=== GIVEN PASSAGE ===
● ● ● ● ● ● ●
Review: Middle Men Doesn't Get Stuck in the Middle

The idea is so simple it's like you could have thought of it yourself: using a credit card to purchase something over the Internet. What's the first thing anyone bought over the Internet using a credit card? Well, pornography. Middle Men is the crazy story of the beginnings of the Internet porn empire. Most astonishing? That it's all pretty much true. The film is based on the life story of one of the producers, Christopher Mallick, and in a strange way Middle Men is a sexy variation on the American dream -- striking it rich in a very unexpected way.

On the worst night of his life, Jack Harris (Luke Wilson) is faced with a big problem and looks back on the circumstances that led him here. Wayne Beering (Giovanni Ribisi) and Buck Dolby (Gabriel Macht) are not the first idiots to look at pornography on the Internet, but their decision to try and make pornography available for a fee would change everything. The two start out simple, scanning in pictures from magazines, but then reinvent the adult entertainment industry in 1995 when they write a program that allows people anywhere in the world to purchase pornography online using a credit card. Through constant bickering and a growing drug addiction, the two become involved with the Russian mob and fail to run their up-and-coming business; this is where Harris comes in. A respectable and capable problem solver, Harris leaves his happy family in Texas and flies out to Los Angeles to take over and changes the focus of the company from providing pornography to merely handling the transactions for thousands of content providers -- hence the name Middle Men. This decision makes all three men wealthy beyond imagination. Surrounded by drugs, starlets, sexuality, endless amounts of money, and the Russian mob, Harris begins to notice things aren't going so well at home with the wife and kids. Eventually the FBI gets involved, and Harris finds himself caught between his real life in Texas and his invented one in L.A. Then all hell breaks loose.
● ● ● ● ● ● ●
=== RAW DATA ===
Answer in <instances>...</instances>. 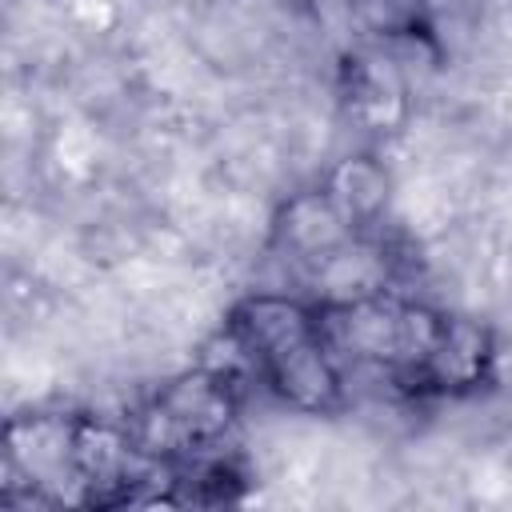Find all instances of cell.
<instances>
[{
  "label": "cell",
  "mask_w": 512,
  "mask_h": 512,
  "mask_svg": "<svg viewBox=\"0 0 512 512\" xmlns=\"http://www.w3.org/2000/svg\"><path fill=\"white\" fill-rule=\"evenodd\" d=\"M236 420V384L204 364L156 392L136 428V448L148 456H192L216 448Z\"/></svg>",
  "instance_id": "obj_1"
},
{
  "label": "cell",
  "mask_w": 512,
  "mask_h": 512,
  "mask_svg": "<svg viewBox=\"0 0 512 512\" xmlns=\"http://www.w3.org/2000/svg\"><path fill=\"white\" fill-rule=\"evenodd\" d=\"M4 472L32 496L76 484V416H12L4 428Z\"/></svg>",
  "instance_id": "obj_2"
},
{
  "label": "cell",
  "mask_w": 512,
  "mask_h": 512,
  "mask_svg": "<svg viewBox=\"0 0 512 512\" xmlns=\"http://www.w3.org/2000/svg\"><path fill=\"white\" fill-rule=\"evenodd\" d=\"M224 324L248 348V356L256 364V376H260L268 364H276L292 348H300V344L320 336V308H312V304H304L296 296L252 292L228 312Z\"/></svg>",
  "instance_id": "obj_3"
},
{
  "label": "cell",
  "mask_w": 512,
  "mask_h": 512,
  "mask_svg": "<svg viewBox=\"0 0 512 512\" xmlns=\"http://www.w3.org/2000/svg\"><path fill=\"white\" fill-rule=\"evenodd\" d=\"M352 236H356V224L348 220V212L332 200V192L324 184L288 196L280 204L276 220H272V244L288 260H300L308 268H316L320 260H328Z\"/></svg>",
  "instance_id": "obj_4"
},
{
  "label": "cell",
  "mask_w": 512,
  "mask_h": 512,
  "mask_svg": "<svg viewBox=\"0 0 512 512\" xmlns=\"http://www.w3.org/2000/svg\"><path fill=\"white\" fill-rule=\"evenodd\" d=\"M492 364H496V344H492L488 324L472 316H444L440 336L428 360L420 364L416 380L436 392H472L488 380Z\"/></svg>",
  "instance_id": "obj_5"
},
{
  "label": "cell",
  "mask_w": 512,
  "mask_h": 512,
  "mask_svg": "<svg viewBox=\"0 0 512 512\" xmlns=\"http://www.w3.org/2000/svg\"><path fill=\"white\" fill-rule=\"evenodd\" d=\"M260 380L296 412H336L344 400V372L324 336L292 348L260 372Z\"/></svg>",
  "instance_id": "obj_6"
},
{
  "label": "cell",
  "mask_w": 512,
  "mask_h": 512,
  "mask_svg": "<svg viewBox=\"0 0 512 512\" xmlns=\"http://www.w3.org/2000/svg\"><path fill=\"white\" fill-rule=\"evenodd\" d=\"M344 96H348V112L376 132H388L404 120V80L388 56H372V52L352 56L344 64Z\"/></svg>",
  "instance_id": "obj_7"
},
{
  "label": "cell",
  "mask_w": 512,
  "mask_h": 512,
  "mask_svg": "<svg viewBox=\"0 0 512 512\" xmlns=\"http://www.w3.org/2000/svg\"><path fill=\"white\" fill-rule=\"evenodd\" d=\"M312 280L320 288V304H348V300L380 296L384 280H388V264H384L380 248L352 236L344 248H336L328 260H320L312 268Z\"/></svg>",
  "instance_id": "obj_8"
},
{
  "label": "cell",
  "mask_w": 512,
  "mask_h": 512,
  "mask_svg": "<svg viewBox=\"0 0 512 512\" xmlns=\"http://www.w3.org/2000/svg\"><path fill=\"white\" fill-rule=\"evenodd\" d=\"M324 188L348 212V220L360 228V224H368V220H376L384 212L392 180H388V172H384V164L376 156H348L328 172Z\"/></svg>",
  "instance_id": "obj_9"
},
{
  "label": "cell",
  "mask_w": 512,
  "mask_h": 512,
  "mask_svg": "<svg viewBox=\"0 0 512 512\" xmlns=\"http://www.w3.org/2000/svg\"><path fill=\"white\" fill-rule=\"evenodd\" d=\"M344 4L352 20L384 44L428 32V0H344Z\"/></svg>",
  "instance_id": "obj_10"
}]
</instances>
● ● ● ● ● ● ●
=== WRITTEN EXERCISE A ===
According to the review of Middle Men, in what year do Wayne Beering and Buck Dolby reinvent the adult entertainment industry?
=== WRITTEN EXERCISE B ===
Reproduce everything in the Middle Men review from "Review: Middle Men" down to "very unexpected way.".
=== WRITTEN EXERCISE C ===
Carry the Middle Men film review forward with the next part, picking up after its last sentence.

=== FINAL RESULT A ===
1995

=== FINAL RESULT B ===
Review: Middle Men Doesn't Get Stuck in the Middle

The idea is so simple it's like you could have thought of it yourself: using a credit card to purchase something over the Internet. What's the first thing anyone bought over the Internet using a credit card? Well, pornography. Middle Men is the crazy story of the beginnings of the Internet porn empire. Most astonishing? That it's all pretty much true. The film is based on the life story of one of the producers, Christopher Mallick, and in a strange way Middle Men is a sexy variation on the American dream -- striking it rich in a very unexpected way.

=== FINAL RESULT C ===
The film is fast-paced; there's no room for bathroom breaks lest some bit of plot go unheard or unseen. Added to the clipped montages and scenes of re-created past plot points is the fact that the film is narrated by Luke Wilson. Comparisons to Goodfellas are inevitable given the subject matter of sex, drugs, money, and mob involvement. The one dark spot of acting in a slew of accomplished supporting actors (James Caan as a crooked lawyer! Kelsey Grammer as a politician!) is Jacinda Barrett, who co-stars as Jack Harris' wife. From her fake Texas drawl to her wounded outrage at her husband's actions, her entire performance is jarring and misplaced.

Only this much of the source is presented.